··· KUTIPAN TERPILIH ···

Bacaan-bacaan
yang telah kita dengar membangkitkan dalam diri kita, dalam diri saya, dua kata
: harapan dan kejutan.
Harapan
mengungkapkan makna hidup, karena kita hidup untuk mengantisipasi perjumpaan :
perjumpaan dengan Allah, yang menjadi alasan doa pengantaraan kita hari ini,
terutama untuk para kardinal dan uskup yang telah meninggal setahun terakhir,
yang bagi mereka kita memilih untuk mempersembahkan kurban Ekaristi ini.
Kita
semua hidup dalam pengharapan, dengan harapan suatu hari nanti mendengar
kata-kata Yesus yang ditujukan kepada kita : "Mari, hai kamu yang
diberkati oleh Bapa-Ku" (Mat 25:34). Kita berada di ruang tunggu dunia
untuk masuk surga, untuk ambil bagian dalam "perjamuan bagi segala
bangsa" yang diceritakan oleh nabi Yesaya kepada kita (bdk. 25:6). Ia
mengatakan sesuatu yang menghangatkan hati kita karena akan memenuhi harapan
terbesar kita : Tuhan "akan meniadakan maut untuk seterusnya" dan
"menghapuskan air mata dari pada segala muka" (ayat 8). Sungguh indah
ketika Tuhan datang untuk menghapuskan air mata! Tetapi sungguh buruk ketika
kita mengharapkan orang lain, dan bukan Tuhan, yang menghapus mereka. Dan lebih
buruk lagi, tidak memiliki air mata. Kemudian kita akan dapat mengatakan:
“Sesungguhnya, inilah Allah kita, yang kita nanti-nantikan - Ia yang
menghapuskan air mata -; marilah kita bersorak-sorak dan bersukacita oleh
karena keselamatan yang diadakan-Nya!” (ayat 9). Ya, kita hidup dalam
pengharapan menerima perbendaharaan yang begitu besar dan indah sehingga kita
bahkan tidak dapat membayangkannya, karena, sebagaimana diingatkan Rasul Paulus
kepada kita, "kita adalah ahli waris janji-janji Allah, ahli waris bersama
dengan Kristus" (Rm 8:17) dan "kita menantikan untuk hidup selamanya,
kita menantikan pembebasan tubuh kita" (bdk. ayat 23).

··· DAFTAR MATERI ···

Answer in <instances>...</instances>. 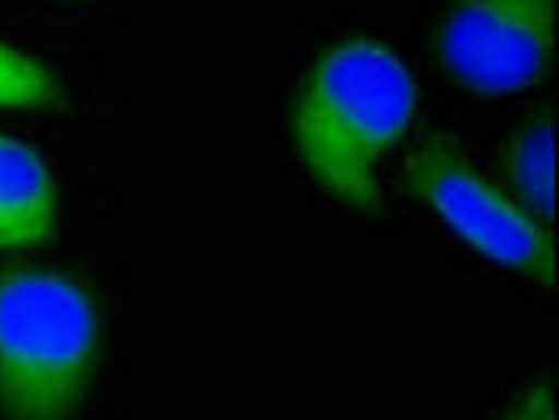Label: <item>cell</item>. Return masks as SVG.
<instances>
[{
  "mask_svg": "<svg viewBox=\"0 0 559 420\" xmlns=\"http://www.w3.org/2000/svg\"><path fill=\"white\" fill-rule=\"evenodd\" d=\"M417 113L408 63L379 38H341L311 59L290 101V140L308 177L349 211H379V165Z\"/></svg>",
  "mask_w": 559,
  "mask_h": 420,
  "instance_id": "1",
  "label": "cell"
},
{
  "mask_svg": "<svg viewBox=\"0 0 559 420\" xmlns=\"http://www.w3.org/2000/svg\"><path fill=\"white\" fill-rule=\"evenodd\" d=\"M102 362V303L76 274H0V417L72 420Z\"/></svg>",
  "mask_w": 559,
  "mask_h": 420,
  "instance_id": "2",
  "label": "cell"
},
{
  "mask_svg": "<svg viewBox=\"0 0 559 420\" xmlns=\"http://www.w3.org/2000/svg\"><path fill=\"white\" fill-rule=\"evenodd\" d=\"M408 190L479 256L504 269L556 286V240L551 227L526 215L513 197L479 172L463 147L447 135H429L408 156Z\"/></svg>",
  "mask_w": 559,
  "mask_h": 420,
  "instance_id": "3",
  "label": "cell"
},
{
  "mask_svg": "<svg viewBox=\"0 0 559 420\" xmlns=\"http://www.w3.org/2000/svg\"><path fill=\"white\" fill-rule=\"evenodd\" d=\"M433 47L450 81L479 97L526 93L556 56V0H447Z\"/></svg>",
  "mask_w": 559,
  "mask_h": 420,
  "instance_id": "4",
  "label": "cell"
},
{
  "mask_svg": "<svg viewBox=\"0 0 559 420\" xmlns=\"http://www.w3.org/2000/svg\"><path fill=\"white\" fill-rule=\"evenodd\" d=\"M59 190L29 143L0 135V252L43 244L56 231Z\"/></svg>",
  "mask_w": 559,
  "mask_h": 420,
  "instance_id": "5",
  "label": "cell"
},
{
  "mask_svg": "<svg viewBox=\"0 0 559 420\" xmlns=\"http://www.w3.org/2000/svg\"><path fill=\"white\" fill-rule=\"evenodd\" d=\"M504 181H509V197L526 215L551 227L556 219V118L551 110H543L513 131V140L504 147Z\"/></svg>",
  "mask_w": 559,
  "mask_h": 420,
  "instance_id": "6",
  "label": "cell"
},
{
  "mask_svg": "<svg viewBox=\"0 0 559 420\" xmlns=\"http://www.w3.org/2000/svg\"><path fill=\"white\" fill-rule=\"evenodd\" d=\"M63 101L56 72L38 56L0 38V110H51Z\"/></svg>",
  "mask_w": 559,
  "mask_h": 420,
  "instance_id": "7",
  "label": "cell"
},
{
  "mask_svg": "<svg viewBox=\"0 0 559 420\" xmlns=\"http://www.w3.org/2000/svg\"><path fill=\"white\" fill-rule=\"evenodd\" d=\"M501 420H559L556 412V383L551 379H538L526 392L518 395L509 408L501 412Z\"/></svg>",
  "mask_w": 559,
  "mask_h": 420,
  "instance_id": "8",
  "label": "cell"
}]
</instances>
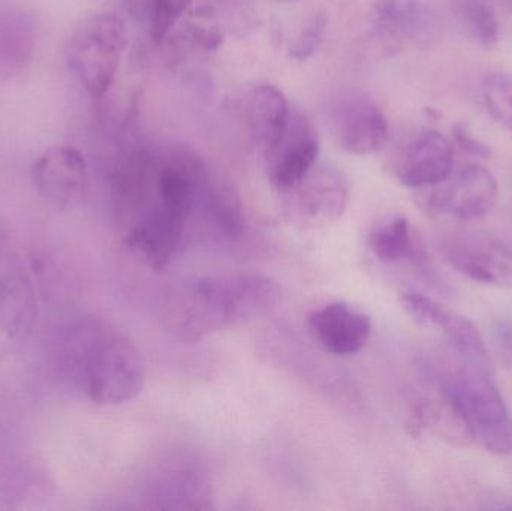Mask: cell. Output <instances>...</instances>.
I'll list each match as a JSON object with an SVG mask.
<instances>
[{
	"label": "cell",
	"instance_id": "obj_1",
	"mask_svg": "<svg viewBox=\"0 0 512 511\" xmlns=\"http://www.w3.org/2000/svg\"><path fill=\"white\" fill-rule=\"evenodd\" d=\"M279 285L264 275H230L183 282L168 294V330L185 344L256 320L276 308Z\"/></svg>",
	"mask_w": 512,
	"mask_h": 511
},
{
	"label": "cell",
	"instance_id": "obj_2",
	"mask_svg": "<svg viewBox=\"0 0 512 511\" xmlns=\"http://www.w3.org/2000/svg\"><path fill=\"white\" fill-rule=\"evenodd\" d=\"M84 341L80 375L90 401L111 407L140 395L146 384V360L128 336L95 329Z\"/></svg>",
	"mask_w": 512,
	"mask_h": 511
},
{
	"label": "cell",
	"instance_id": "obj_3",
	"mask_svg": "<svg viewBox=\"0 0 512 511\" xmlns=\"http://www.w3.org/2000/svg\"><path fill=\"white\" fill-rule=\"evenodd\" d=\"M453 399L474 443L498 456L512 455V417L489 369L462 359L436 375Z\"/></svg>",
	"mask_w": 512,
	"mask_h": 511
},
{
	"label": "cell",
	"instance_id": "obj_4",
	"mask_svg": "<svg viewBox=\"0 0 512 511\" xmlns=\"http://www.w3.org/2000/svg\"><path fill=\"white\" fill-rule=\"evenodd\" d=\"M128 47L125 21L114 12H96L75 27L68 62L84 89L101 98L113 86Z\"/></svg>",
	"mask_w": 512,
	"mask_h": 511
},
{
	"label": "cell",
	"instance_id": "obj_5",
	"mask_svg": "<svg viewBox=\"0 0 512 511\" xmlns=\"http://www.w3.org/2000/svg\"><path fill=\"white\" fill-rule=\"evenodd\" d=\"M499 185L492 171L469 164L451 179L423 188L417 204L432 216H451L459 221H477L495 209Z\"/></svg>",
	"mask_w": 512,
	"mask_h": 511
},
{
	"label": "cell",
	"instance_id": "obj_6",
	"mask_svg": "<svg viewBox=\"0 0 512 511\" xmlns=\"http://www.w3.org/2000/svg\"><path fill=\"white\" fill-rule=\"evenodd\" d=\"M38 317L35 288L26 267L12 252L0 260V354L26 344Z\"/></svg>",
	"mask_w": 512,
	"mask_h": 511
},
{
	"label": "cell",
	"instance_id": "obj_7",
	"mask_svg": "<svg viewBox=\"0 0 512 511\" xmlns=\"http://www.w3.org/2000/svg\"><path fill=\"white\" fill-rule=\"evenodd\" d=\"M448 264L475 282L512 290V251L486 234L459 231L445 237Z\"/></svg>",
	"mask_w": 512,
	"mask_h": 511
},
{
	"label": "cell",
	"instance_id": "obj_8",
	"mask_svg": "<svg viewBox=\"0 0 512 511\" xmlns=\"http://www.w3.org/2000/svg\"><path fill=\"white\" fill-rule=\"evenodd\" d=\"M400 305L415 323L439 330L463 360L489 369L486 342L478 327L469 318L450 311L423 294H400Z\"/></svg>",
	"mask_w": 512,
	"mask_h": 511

···

[TUGAS YANG DIMINTA]
A. Menurut kutipan terpilih, apa dua kata yang dibangkitkan oleh bacaan-bacaan yang telah didengar?
B. Ambil bagian dari kutipan terpilih yang dimulai pada "Bacaan-bacaan" dan berakhir pada "kurban Ekaristi ini.", tanpa perubahan.

[JAWABAN TIAP TUGAS]
A. Harapan dan kejutan.

B.
Bacaan-bacaan
yang telah kita dengar membangkitkan dalam diri kita, dalam diri saya, dua kata
: harapan dan kejutan.
Harapan
mengungkapkan makna hidup, karena kita hidup untuk mengantisipasi perjumpaan :
perjumpaan dengan Allah, yang menjadi alasan doa pengantaraan kita hari ini,
terutama untuk para kardinal dan uskup yang telah meninggal setahun terakhir,
yang bagi mereka kita memilih untuk mempersembahkan kurban Ekaristi ini.